The amounts must be expressed as sold per 100g or 100 ml in the order & using the units specified in annex XV, whilst energy values must be provided in kilojoules (kJ) and kilocalories (kcal). If you want to provide the values as cooked, then the cooking instructions must be included on the pack and the values must relate to the food as prepared by those instructions.
You can also provide the amounts on a per portion basis so long as the portion can be recognised by the consumer, the portion unit is quantified on the label and the number of portions in the pack has been stated.

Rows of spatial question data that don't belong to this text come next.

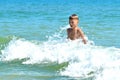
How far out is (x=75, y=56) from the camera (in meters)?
9.91

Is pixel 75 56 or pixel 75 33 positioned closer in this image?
pixel 75 56

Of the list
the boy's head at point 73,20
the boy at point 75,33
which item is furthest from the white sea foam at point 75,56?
the boy's head at point 73,20

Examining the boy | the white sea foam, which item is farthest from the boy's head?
the white sea foam

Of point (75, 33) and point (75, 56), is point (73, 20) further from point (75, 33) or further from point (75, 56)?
point (75, 56)

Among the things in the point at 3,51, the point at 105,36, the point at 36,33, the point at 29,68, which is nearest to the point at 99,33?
the point at 105,36

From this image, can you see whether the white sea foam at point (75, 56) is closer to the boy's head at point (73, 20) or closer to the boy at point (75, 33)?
the boy at point (75, 33)

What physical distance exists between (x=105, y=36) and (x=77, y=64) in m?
7.09

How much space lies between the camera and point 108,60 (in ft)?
29.9

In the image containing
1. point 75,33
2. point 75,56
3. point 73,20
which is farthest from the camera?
point 75,33

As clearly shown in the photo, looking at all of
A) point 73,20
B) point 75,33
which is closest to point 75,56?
point 75,33

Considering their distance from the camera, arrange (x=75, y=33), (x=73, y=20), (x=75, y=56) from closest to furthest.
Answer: (x=73, y=20)
(x=75, y=56)
(x=75, y=33)

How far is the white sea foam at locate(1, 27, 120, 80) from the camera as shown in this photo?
28.1 ft

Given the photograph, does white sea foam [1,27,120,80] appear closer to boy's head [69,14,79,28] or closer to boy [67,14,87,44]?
boy [67,14,87,44]

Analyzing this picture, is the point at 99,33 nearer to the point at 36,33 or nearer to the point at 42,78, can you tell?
the point at 36,33
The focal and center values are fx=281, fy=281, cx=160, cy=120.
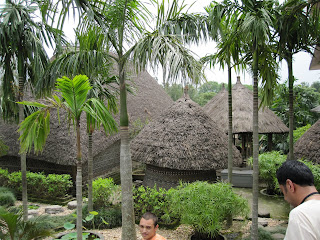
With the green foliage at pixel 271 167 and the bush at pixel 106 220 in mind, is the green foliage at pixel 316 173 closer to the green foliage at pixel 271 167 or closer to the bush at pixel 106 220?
the green foliage at pixel 271 167

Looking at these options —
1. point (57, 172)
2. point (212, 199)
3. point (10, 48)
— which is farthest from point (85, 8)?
point (57, 172)

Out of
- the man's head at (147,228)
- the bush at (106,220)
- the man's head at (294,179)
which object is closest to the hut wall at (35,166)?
the bush at (106,220)

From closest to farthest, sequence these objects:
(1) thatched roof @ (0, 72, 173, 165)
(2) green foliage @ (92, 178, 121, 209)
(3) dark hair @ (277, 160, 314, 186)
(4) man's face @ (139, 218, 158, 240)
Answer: (3) dark hair @ (277, 160, 314, 186), (4) man's face @ (139, 218, 158, 240), (2) green foliage @ (92, 178, 121, 209), (1) thatched roof @ (0, 72, 173, 165)

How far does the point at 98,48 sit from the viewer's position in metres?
4.94

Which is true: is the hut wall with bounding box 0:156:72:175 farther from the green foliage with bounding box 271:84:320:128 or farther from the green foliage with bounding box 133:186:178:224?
the green foliage with bounding box 271:84:320:128

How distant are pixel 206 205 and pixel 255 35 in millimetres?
3162

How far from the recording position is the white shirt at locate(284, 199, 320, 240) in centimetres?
142

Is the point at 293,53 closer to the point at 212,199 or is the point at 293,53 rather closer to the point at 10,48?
the point at 212,199

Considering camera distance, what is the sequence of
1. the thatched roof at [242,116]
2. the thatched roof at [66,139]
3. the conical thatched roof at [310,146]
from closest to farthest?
the conical thatched roof at [310,146] < the thatched roof at [66,139] < the thatched roof at [242,116]

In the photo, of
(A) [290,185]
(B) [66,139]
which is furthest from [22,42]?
(A) [290,185]

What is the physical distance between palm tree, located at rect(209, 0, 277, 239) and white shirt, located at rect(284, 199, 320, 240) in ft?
11.5

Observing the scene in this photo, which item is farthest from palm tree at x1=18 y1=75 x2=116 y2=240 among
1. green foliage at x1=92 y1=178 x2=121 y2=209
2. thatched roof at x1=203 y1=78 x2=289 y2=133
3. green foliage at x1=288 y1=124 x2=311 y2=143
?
green foliage at x1=288 y1=124 x2=311 y2=143

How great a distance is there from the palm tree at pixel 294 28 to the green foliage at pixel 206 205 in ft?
5.40

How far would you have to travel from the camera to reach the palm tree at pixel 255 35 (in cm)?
451
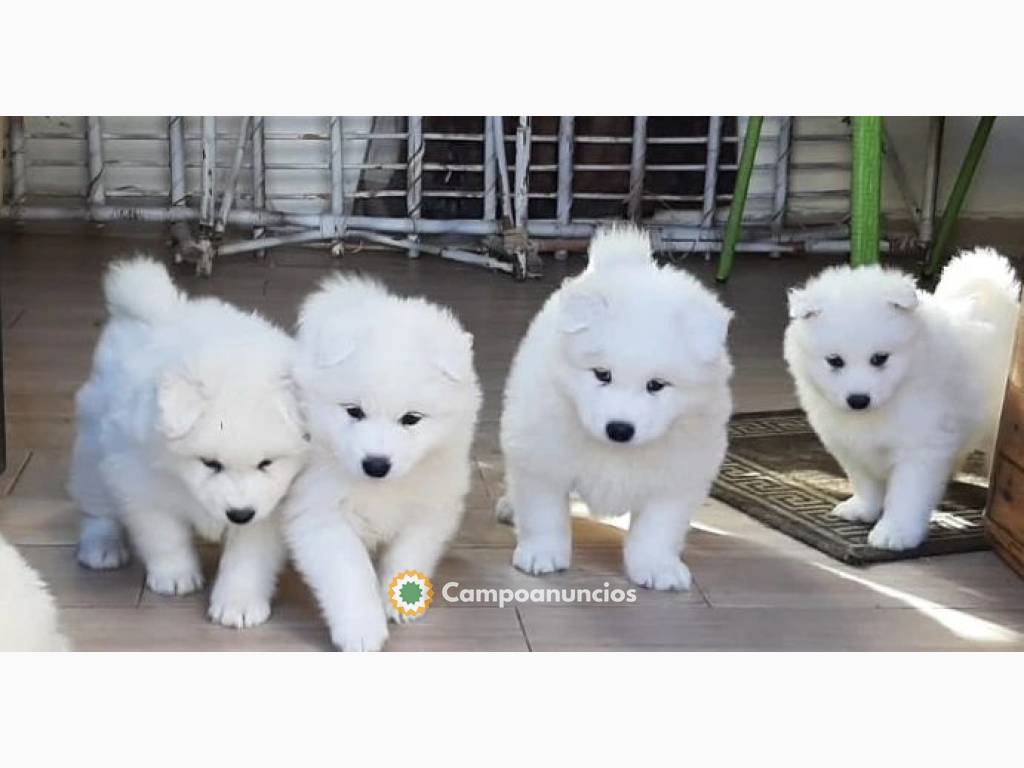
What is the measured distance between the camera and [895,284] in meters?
1.60

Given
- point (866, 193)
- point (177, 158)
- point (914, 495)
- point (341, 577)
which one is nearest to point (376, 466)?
point (341, 577)

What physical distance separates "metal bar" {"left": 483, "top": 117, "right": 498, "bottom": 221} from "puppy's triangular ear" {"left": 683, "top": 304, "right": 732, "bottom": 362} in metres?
0.22

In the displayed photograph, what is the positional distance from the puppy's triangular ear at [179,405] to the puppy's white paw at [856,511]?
71cm

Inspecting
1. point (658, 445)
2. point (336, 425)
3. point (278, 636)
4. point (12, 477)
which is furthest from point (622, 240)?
point (12, 477)

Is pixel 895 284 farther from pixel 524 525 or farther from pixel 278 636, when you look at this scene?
pixel 278 636

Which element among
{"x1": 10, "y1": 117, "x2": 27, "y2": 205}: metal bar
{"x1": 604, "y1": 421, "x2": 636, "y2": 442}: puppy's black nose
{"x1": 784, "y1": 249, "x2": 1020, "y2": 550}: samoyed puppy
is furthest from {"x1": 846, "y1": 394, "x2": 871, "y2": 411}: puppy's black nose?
{"x1": 10, "y1": 117, "x2": 27, "y2": 205}: metal bar

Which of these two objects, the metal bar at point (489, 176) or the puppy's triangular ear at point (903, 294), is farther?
the puppy's triangular ear at point (903, 294)

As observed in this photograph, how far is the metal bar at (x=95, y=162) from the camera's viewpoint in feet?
4.64

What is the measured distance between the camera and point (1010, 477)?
1.71 metres

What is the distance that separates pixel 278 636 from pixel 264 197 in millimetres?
418

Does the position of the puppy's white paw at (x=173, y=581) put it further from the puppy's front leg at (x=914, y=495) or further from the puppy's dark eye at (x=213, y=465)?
the puppy's front leg at (x=914, y=495)

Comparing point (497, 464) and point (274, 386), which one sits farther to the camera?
point (497, 464)

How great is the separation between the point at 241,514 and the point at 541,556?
Result: 306 millimetres

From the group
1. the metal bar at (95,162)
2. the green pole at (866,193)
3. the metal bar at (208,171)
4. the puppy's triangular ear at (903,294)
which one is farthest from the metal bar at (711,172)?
the metal bar at (95,162)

The % Reference Intakes (RI) can be included in the table (% NRV for the vitamins and minerals) and can relate to ‘per portion’ or ‘per consumption unit’. Where the % RIs are stated, the following statement must be added to the label in close proximity: Reference intake of an average adult (8 400 kJ / 2000 kcal).
Reference Intake of an average adult (8400 kJ/2000 kcal)
Contains 6 portions
So who enforces these labelling rules?
Local authority Trading Standards Officers or Environmental Officers check and monitor to see if food businesses are providing the correct information to consumers. If you are found to be in breach of the rules, the local authority should work with you – using a step by step approach to corrective action. If you fail to act upon previous advice, an Improvement Notice (penalty) may be issued, and this formally outlines corrective steps to be taken within a set period of time.
And what should you do if you think your labels are not fully compliant?
Get some advice or have your labels checked and signed off. If you get them wrong, you may have to label twice – which will increase your costs! Having labels checked by a suitably qualified person would demonstrate that you took reasonable precautions and exercised due diligence.